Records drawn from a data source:
■ ■ ■ ■ ■ ■ ■
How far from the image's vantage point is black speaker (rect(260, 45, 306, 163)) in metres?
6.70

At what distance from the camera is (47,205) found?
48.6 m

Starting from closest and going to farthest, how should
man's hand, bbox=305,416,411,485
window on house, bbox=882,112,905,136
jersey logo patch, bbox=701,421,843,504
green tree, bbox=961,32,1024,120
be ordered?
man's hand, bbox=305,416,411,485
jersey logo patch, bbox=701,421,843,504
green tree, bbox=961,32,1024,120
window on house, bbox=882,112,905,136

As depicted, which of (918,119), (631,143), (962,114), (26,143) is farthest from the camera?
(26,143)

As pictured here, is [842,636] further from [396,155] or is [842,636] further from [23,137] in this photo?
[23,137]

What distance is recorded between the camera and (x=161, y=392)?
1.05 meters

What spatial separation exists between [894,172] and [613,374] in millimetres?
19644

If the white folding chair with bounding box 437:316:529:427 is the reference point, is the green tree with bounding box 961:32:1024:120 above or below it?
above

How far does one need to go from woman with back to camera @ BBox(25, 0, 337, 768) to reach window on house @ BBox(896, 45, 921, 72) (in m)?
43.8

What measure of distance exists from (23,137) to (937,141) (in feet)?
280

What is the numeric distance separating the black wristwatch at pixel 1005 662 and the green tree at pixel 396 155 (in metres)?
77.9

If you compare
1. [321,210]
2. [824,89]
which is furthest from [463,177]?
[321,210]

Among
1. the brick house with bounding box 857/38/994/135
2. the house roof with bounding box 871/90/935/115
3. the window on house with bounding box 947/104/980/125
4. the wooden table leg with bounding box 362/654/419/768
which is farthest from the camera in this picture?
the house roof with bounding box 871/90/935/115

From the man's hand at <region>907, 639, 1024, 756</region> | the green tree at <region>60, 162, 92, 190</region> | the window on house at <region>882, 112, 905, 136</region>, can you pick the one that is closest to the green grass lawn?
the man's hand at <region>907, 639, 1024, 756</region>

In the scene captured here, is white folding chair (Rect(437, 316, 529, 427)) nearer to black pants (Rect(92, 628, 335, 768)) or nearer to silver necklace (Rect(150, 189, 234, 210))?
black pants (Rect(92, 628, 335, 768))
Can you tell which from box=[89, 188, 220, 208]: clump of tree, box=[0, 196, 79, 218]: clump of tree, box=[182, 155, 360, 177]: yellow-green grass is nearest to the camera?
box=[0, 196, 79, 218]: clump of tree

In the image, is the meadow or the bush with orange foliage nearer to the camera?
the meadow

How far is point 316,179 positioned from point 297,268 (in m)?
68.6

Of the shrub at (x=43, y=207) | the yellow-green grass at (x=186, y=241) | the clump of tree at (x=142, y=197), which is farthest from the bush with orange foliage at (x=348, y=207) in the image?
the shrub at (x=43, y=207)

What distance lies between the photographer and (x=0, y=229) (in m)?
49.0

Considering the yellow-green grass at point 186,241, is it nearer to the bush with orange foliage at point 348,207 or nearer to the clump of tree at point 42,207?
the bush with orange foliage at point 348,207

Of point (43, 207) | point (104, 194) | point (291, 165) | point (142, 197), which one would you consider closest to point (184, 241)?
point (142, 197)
■ ■ ■ ■ ■ ■ ■
AIM OF THE TASK:
Please reproduce every one of the records above word for word, keeping each line unchanged.

REPLY TO THE TASK:
How far from the image's vantage point is black speaker (rect(260, 45, 306, 163)) in metres?
6.70

At what distance from the camera is (47,205) found?
48.6 m

Starting from closest and going to farthest, how should
man's hand, bbox=305,416,411,485
window on house, bbox=882,112,905,136
jersey logo patch, bbox=701,421,843,504
green tree, bbox=961,32,1024,120
be ordered?
man's hand, bbox=305,416,411,485
jersey logo patch, bbox=701,421,843,504
green tree, bbox=961,32,1024,120
window on house, bbox=882,112,905,136

As depicted, which of (918,119), (631,143), (962,114), (26,143) is farthest from the camera?
(26,143)

As pictured here, is [842,636] further from [396,155] or is [842,636] further from [23,137] in this photo?
[23,137]

What distance is recorded between the camera and (x=161, y=392)?
1.05 meters

What spatial separation exists between [894,172] and [613,374] in millimetres?
19644

If the white folding chair with bounding box 437:316:529:427 is the reference point, is the green tree with bounding box 961:32:1024:120 above or below it?
above

How far does one need to go from woman with back to camera @ BBox(25, 0, 337, 768) to reach window on house @ BBox(896, 45, 921, 72) (in m)?
43.8

What measure of distance exists from (23,137) to (937,141) (in feet)?
280

What is the numeric distance separating the black wristwatch at pixel 1005 662 and the green tree at pixel 396 155 (in metres)?
77.9

If you compare
1. [321,210]
2. [824,89]
which is furthest from [463,177]?
[321,210]

Among
1. the brick house with bounding box 857/38/994/135
2. the house roof with bounding box 871/90/935/115
3. the window on house with bounding box 947/104/980/125
4. the wooden table leg with bounding box 362/654/419/768
which is farthest from the camera in this picture?
the house roof with bounding box 871/90/935/115

From the man's hand at <region>907, 639, 1024, 756</region> | the green tree at <region>60, 162, 92, 190</region> | the window on house at <region>882, 112, 905, 136</region>, can you pick the one that is closest to the green grass lawn?
the man's hand at <region>907, 639, 1024, 756</region>

In the scene captured here, is white folding chair (Rect(437, 316, 529, 427)) nearer to black pants (Rect(92, 628, 335, 768)) or nearer to silver necklace (Rect(150, 189, 234, 210))?
black pants (Rect(92, 628, 335, 768))
Can you tell which from box=[89, 188, 220, 208]: clump of tree, box=[0, 196, 79, 218]: clump of tree, box=[182, 155, 360, 177]: yellow-green grass is nearest to the camera?
box=[0, 196, 79, 218]: clump of tree

In the image, is the meadow or the bush with orange foliage nearer to the camera?
the meadow

How far is point 316,179 positioned from point 297,268 (in m)?
68.6

Of the shrub at (x=43, y=207) | the yellow-green grass at (x=186, y=241) | the clump of tree at (x=142, y=197), which is farthest from the bush with orange foliage at (x=348, y=207) in the image?
the shrub at (x=43, y=207)

What distance lies between the photographer and (x=0, y=229) (in m)?
49.0

Considering the yellow-green grass at point 186,241, is it nearer to the bush with orange foliage at point 348,207 or nearer to the clump of tree at point 42,207?
the bush with orange foliage at point 348,207

Of point (43, 207) | point (104, 194) | point (291, 165) | point (142, 197), which one would you consider closest to point (184, 241)?
point (142, 197)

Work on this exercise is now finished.